Additionally, in the wellbore, there may be one or more casing or tubing annuli with pressure on them during shut-in. The pressures on these may be different or the same, depending on the completion type and whether there is connectivity between each of the annuli due to an isolation packer being in place or other potential wellbore restrictions causing the differences. The pressures from each of the annuli are always available for monitoring at the wellhead via a pressure gauge. When the wells are shut in prior to blowdown, each of the respective pressures are referred to as a shut-in pressures; there is a shut-in tubing pressure and a shut-in casing annulus pressure. These pressures are often higher than the flowline, separator, or tank battery pressures where the well is tied in to for routing production to a sales line.
Wells may need to be drawn-down or de-pressurized for various reasons but typically it is to perform a workover operation or re-completion, including routine well maintenance for issues like running tubing into a well (tube-ups), tubing repair, rod repair, Electrical Submersible Pump replacements, valve replacement, re-entry drilling, recompletions, casing repair, or a variety of other well clean-out operations to remove paraffins, debris or other solids in the well that may be impeding production. Wells may also need to be drawn-down and de-pressurized as part of the Plug and Abandon process. In order to access a well to perform any of the workover, recompletion services, or Plug and Abandon, the initial step of the process is to remove the wellhead after the draw-down, de-pressurization, and killing process to gain direct access to enter the wellbore. To remove the wellhead, there must be a sufficient overbalance condition in the well to ensure the well is killed and therefore will not flow when the wellhead is removed. Once the wellhead is removed, a blowout preventer (BOP) may typically be flanged up to the casing head to serve as a pressure safety barrier during the intervention procedure, after which case the wellhead is replaced and the well is brought back on production.

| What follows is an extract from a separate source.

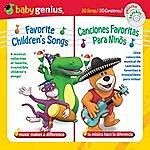 Itm Presents Canciones Favoritas Para Ninos - Favorite Children's Songs
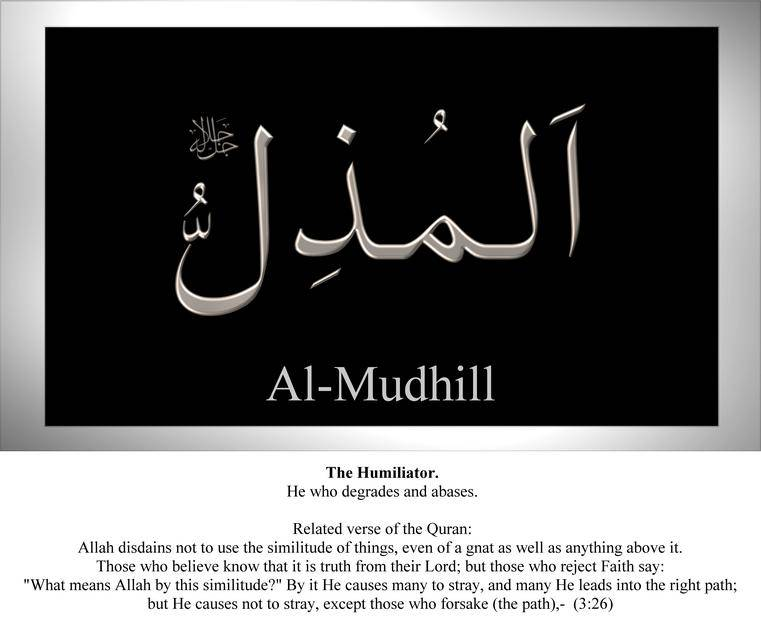 025-al-mudhill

A typical existing method used to perform the well draw-down de-pressurization, and well killing operation may be using one of many types of transportable open top containers as a vessel to capture everything flowing from the well including liquids, gases, and solids. The liquids and solids flow from the well and are captured in an open top container and the free gas is either vented into the atmosphere via a device referred to as a gas buster or in some cases a flare stack may be used to burn the free gas flowing back from the well. There may be multiple scenarios to draw-down, de-pressurize, and kill the well based on the well completions configuration. If the well is being produced without tubing in the well, then there will only be one pressurized casing annulus volume to be drawn-down, de-pressurized, and killed. If the well has tubing inside of the casing as part of the completion design and is isolated in the casing with a packer assembly or any other isolation device, then the wellhead may have a tubing pressure of “x” and a casing annulus pressure of “y” to be drawn-down, de-pressurized, and killed. In such case where there is an isolated tubing string pressure and casing annulus pressure, the draw-down, de-pressurization, and well kill process will always be performed sequentially by accessing the appropriate wing valves on the wellhead associated with each respective annuli section to gain access to the pressured volume; typically, the tubing is de-pressurized first followed by the casing annulus. The shut-in wellhead tubing and/or casing annulus pressures on a well can be anywhere from 0 psi [0 MPa] or greater. If the casing annulus is isolated from the tubing string often the shut in pressures are different. In the case of a gas lift completion, the casing annulus may have a significantly highly shut in pressure, set at a pressure equal to or near the gas injection pressure used on the well to activate the gas lift valves. Regardless of how many unique tubing and casing annuli exists, once the pressure is sufficiently low, a “kill” fluid is often pumped into the annuli to a level sufficient to create an overbalance condition with a hydrostatic head to ensure the well will no longer flow. The fluid may be a weighted kill fluid, or simply fresh water or brine water.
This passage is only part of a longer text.